We're almost at our goal of 25 new countries. Now we stay for a day in Lebanon where the recently renovated stadiums stand out from the crowd. Sometimes literally, like the ground sticking out to the sea...
Lebanon's largest stadium dates back to 1957, when it was erected in central Beirut's district of Bir Hassan. Built while famous political and religious leader Camille Chamoun was president, it now bares his name.
Initially with two-tiered stands and no roof it had floodlights installed later, but in an unconventional spot – four masts were standing right outside the pitch, but inside the running track and stands. This unique setting existed until the ground was destroyed during Israeli invasion that caused massive destruction in Beirut.
It wasn't rebuilt until 1997 and even this was possible with financial support from Saudi Arabia and Kuwait who contributed 25% of the app. $100 million reconstruction budget. When redone the stadium had stands divided into 3 tiers with new floodlights and roof hanging over the main stand.

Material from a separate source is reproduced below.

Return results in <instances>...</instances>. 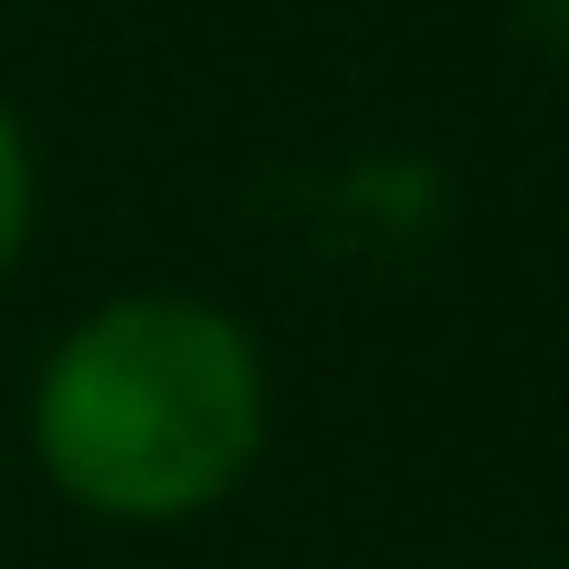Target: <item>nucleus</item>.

Since the revamp is has been used for various purposes with large sporting events being the most memorable ones: Pan Arab Games (1997, to return in 2015), Arab Championship (1999), AFC Asian Cup (2000) and Jeux de la Francophonie (2009).

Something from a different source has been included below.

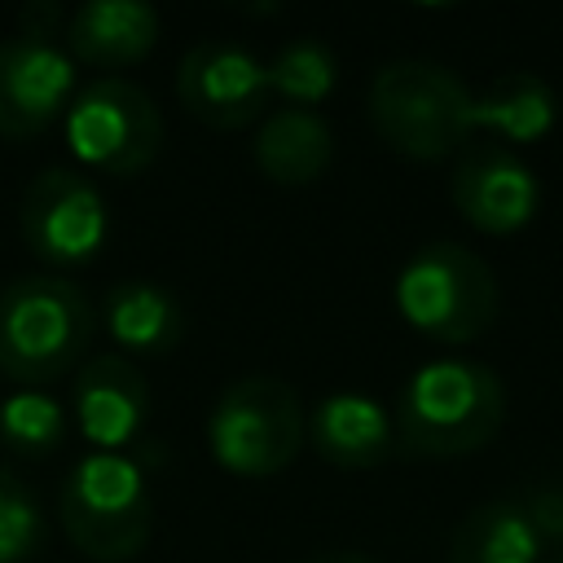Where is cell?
<instances>
[{"label": "cell", "mask_w": 563, "mask_h": 563, "mask_svg": "<svg viewBox=\"0 0 563 563\" xmlns=\"http://www.w3.org/2000/svg\"><path fill=\"white\" fill-rule=\"evenodd\" d=\"M396 312L431 343H475L497 317V277L471 246L427 242L396 273Z\"/></svg>", "instance_id": "cell-5"}, {"label": "cell", "mask_w": 563, "mask_h": 563, "mask_svg": "<svg viewBox=\"0 0 563 563\" xmlns=\"http://www.w3.org/2000/svg\"><path fill=\"white\" fill-rule=\"evenodd\" d=\"M57 26H66V13L53 0H31L18 13V35H35V40H57Z\"/></svg>", "instance_id": "cell-23"}, {"label": "cell", "mask_w": 563, "mask_h": 563, "mask_svg": "<svg viewBox=\"0 0 563 563\" xmlns=\"http://www.w3.org/2000/svg\"><path fill=\"white\" fill-rule=\"evenodd\" d=\"M66 44L70 57L119 70L150 57L158 44V13L141 0H88L66 18Z\"/></svg>", "instance_id": "cell-14"}, {"label": "cell", "mask_w": 563, "mask_h": 563, "mask_svg": "<svg viewBox=\"0 0 563 563\" xmlns=\"http://www.w3.org/2000/svg\"><path fill=\"white\" fill-rule=\"evenodd\" d=\"M554 119H559L554 88L532 70H510V75L493 79L471 106V123L510 145L541 141L554 128Z\"/></svg>", "instance_id": "cell-18"}, {"label": "cell", "mask_w": 563, "mask_h": 563, "mask_svg": "<svg viewBox=\"0 0 563 563\" xmlns=\"http://www.w3.org/2000/svg\"><path fill=\"white\" fill-rule=\"evenodd\" d=\"M268 70V92L286 106V110H312L321 106L334 84H339V62L321 40H290L273 62H264Z\"/></svg>", "instance_id": "cell-20"}, {"label": "cell", "mask_w": 563, "mask_h": 563, "mask_svg": "<svg viewBox=\"0 0 563 563\" xmlns=\"http://www.w3.org/2000/svg\"><path fill=\"white\" fill-rule=\"evenodd\" d=\"M308 440L317 457L339 471H374L396 449V422L378 400L361 391H334L308 413Z\"/></svg>", "instance_id": "cell-13"}, {"label": "cell", "mask_w": 563, "mask_h": 563, "mask_svg": "<svg viewBox=\"0 0 563 563\" xmlns=\"http://www.w3.org/2000/svg\"><path fill=\"white\" fill-rule=\"evenodd\" d=\"M471 88L440 62L400 57L374 70L369 79V123L405 158L435 163L462 150L475 132Z\"/></svg>", "instance_id": "cell-3"}, {"label": "cell", "mask_w": 563, "mask_h": 563, "mask_svg": "<svg viewBox=\"0 0 563 563\" xmlns=\"http://www.w3.org/2000/svg\"><path fill=\"white\" fill-rule=\"evenodd\" d=\"M66 145L92 172L136 176L163 150V114L141 84L106 75L70 101Z\"/></svg>", "instance_id": "cell-7"}, {"label": "cell", "mask_w": 563, "mask_h": 563, "mask_svg": "<svg viewBox=\"0 0 563 563\" xmlns=\"http://www.w3.org/2000/svg\"><path fill=\"white\" fill-rule=\"evenodd\" d=\"M334 158V132L317 110H273L255 132V167L273 185H312Z\"/></svg>", "instance_id": "cell-16"}, {"label": "cell", "mask_w": 563, "mask_h": 563, "mask_svg": "<svg viewBox=\"0 0 563 563\" xmlns=\"http://www.w3.org/2000/svg\"><path fill=\"white\" fill-rule=\"evenodd\" d=\"M150 413V383L136 361L119 352L88 356L70 387V418L79 422L84 440H92L101 453H119L132 444Z\"/></svg>", "instance_id": "cell-12"}, {"label": "cell", "mask_w": 563, "mask_h": 563, "mask_svg": "<svg viewBox=\"0 0 563 563\" xmlns=\"http://www.w3.org/2000/svg\"><path fill=\"white\" fill-rule=\"evenodd\" d=\"M303 563H378V559L356 554V550H330V554H312V559H303Z\"/></svg>", "instance_id": "cell-24"}, {"label": "cell", "mask_w": 563, "mask_h": 563, "mask_svg": "<svg viewBox=\"0 0 563 563\" xmlns=\"http://www.w3.org/2000/svg\"><path fill=\"white\" fill-rule=\"evenodd\" d=\"M0 444L13 457L40 462L66 444V409L40 387H18L0 400Z\"/></svg>", "instance_id": "cell-19"}, {"label": "cell", "mask_w": 563, "mask_h": 563, "mask_svg": "<svg viewBox=\"0 0 563 563\" xmlns=\"http://www.w3.org/2000/svg\"><path fill=\"white\" fill-rule=\"evenodd\" d=\"M18 224L26 246L48 264H88L110 233V211L92 176L79 167H48L40 172L18 207Z\"/></svg>", "instance_id": "cell-8"}, {"label": "cell", "mask_w": 563, "mask_h": 563, "mask_svg": "<svg viewBox=\"0 0 563 563\" xmlns=\"http://www.w3.org/2000/svg\"><path fill=\"white\" fill-rule=\"evenodd\" d=\"M545 541L523 515L519 497L479 501L449 537V563H541Z\"/></svg>", "instance_id": "cell-17"}, {"label": "cell", "mask_w": 563, "mask_h": 563, "mask_svg": "<svg viewBox=\"0 0 563 563\" xmlns=\"http://www.w3.org/2000/svg\"><path fill=\"white\" fill-rule=\"evenodd\" d=\"M554 563H563V559H554Z\"/></svg>", "instance_id": "cell-25"}, {"label": "cell", "mask_w": 563, "mask_h": 563, "mask_svg": "<svg viewBox=\"0 0 563 563\" xmlns=\"http://www.w3.org/2000/svg\"><path fill=\"white\" fill-rule=\"evenodd\" d=\"M449 198L466 224L479 233H519L541 202V185L532 167L510 145H466L449 176Z\"/></svg>", "instance_id": "cell-11"}, {"label": "cell", "mask_w": 563, "mask_h": 563, "mask_svg": "<svg viewBox=\"0 0 563 563\" xmlns=\"http://www.w3.org/2000/svg\"><path fill=\"white\" fill-rule=\"evenodd\" d=\"M308 440V413L290 383L251 374L220 391L207 418L211 457L246 479L286 471Z\"/></svg>", "instance_id": "cell-6"}, {"label": "cell", "mask_w": 563, "mask_h": 563, "mask_svg": "<svg viewBox=\"0 0 563 563\" xmlns=\"http://www.w3.org/2000/svg\"><path fill=\"white\" fill-rule=\"evenodd\" d=\"M44 545V515L22 475L0 466V563H26Z\"/></svg>", "instance_id": "cell-21"}, {"label": "cell", "mask_w": 563, "mask_h": 563, "mask_svg": "<svg viewBox=\"0 0 563 563\" xmlns=\"http://www.w3.org/2000/svg\"><path fill=\"white\" fill-rule=\"evenodd\" d=\"M106 330L119 347V356H167L180 343L185 317H180V299L145 277H128L114 282L106 295Z\"/></svg>", "instance_id": "cell-15"}, {"label": "cell", "mask_w": 563, "mask_h": 563, "mask_svg": "<svg viewBox=\"0 0 563 563\" xmlns=\"http://www.w3.org/2000/svg\"><path fill=\"white\" fill-rule=\"evenodd\" d=\"M97 308L57 273H26L0 290V374L40 387L88 361Z\"/></svg>", "instance_id": "cell-2"}, {"label": "cell", "mask_w": 563, "mask_h": 563, "mask_svg": "<svg viewBox=\"0 0 563 563\" xmlns=\"http://www.w3.org/2000/svg\"><path fill=\"white\" fill-rule=\"evenodd\" d=\"M57 519L70 545L92 563H128L145 550L154 506L141 462L123 453H84L57 493Z\"/></svg>", "instance_id": "cell-4"}, {"label": "cell", "mask_w": 563, "mask_h": 563, "mask_svg": "<svg viewBox=\"0 0 563 563\" xmlns=\"http://www.w3.org/2000/svg\"><path fill=\"white\" fill-rule=\"evenodd\" d=\"M176 101L198 123L216 132H238L268 110V70L238 40H202L185 53L176 70Z\"/></svg>", "instance_id": "cell-9"}, {"label": "cell", "mask_w": 563, "mask_h": 563, "mask_svg": "<svg viewBox=\"0 0 563 563\" xmlns=\"http://www.w3.org/2000/svg\"><path fill=\"white\" fill-rule=\"evenodd\" d=\"M391 422L409 457H462L501 431L506 387L484 361L440 356L405 378Z\"/></svg>", "instance_id": "cell-1"}, {"label": "cell", "mask_w": 563, "mask_h": 563, "mask_svg": "<svg viewBox=\"0 0 563 563\" xmlns=\"http://www.w3.org/2000/svg\"><path fill=\"white\" fill-rule=\"evenodd\" d=\"M75 57L57 40H0V141L40 136L70 101Z\"/></svg>", "instance_id": "cell-10"}, {"label": "cell", "mask_w": 563, "mask_h": 563, "mask_svg": "<svg viewBox=\"0 0 563 563\" xmlns=\"http://www.w3.org/2000/svg\"><path fill=\"white\" fill-rule=\"evenodd\" d=\"M523 515L532 519L537 537L550 545V541H563V479H545V484H532L523 493H515Z\"/></svg>", "instance_id": "cell-22"}]
</instances>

Construction of this one was planned as Lebanon were selected hosts of the 2000 Asian Cup. This venue hosted 7 matches of that tournament, including one quarterfinal.
Design is the work of LACECO, Lebanon's leaders in stadium design, based in Beirut. One distinctive feature of this venue is its main stand with impressive membrane roof. Another key feature is the location on an artificial peninsula sticking out from the coastline of Sidon.
Located just 500 meters north from the national stadium it isn't part of the same sports complex. On the contrary, it lies in the heart of one of the most densely populated districts of Beirut. It's overcrowded to the extent that in 2010 it was suggested to tear the stadium down just to build parking lots with leisure space atop to bring any light to this location.
But so far it stands and it's not that hard to understand why – built in just 1997 and renovated in recent years with seats and partial cover it's still among the best in Lebanon. Not going to remain on the list for long, though, as its very simple structure has many drawbacks – something one might expect from a stadium built in just over 70 days (!).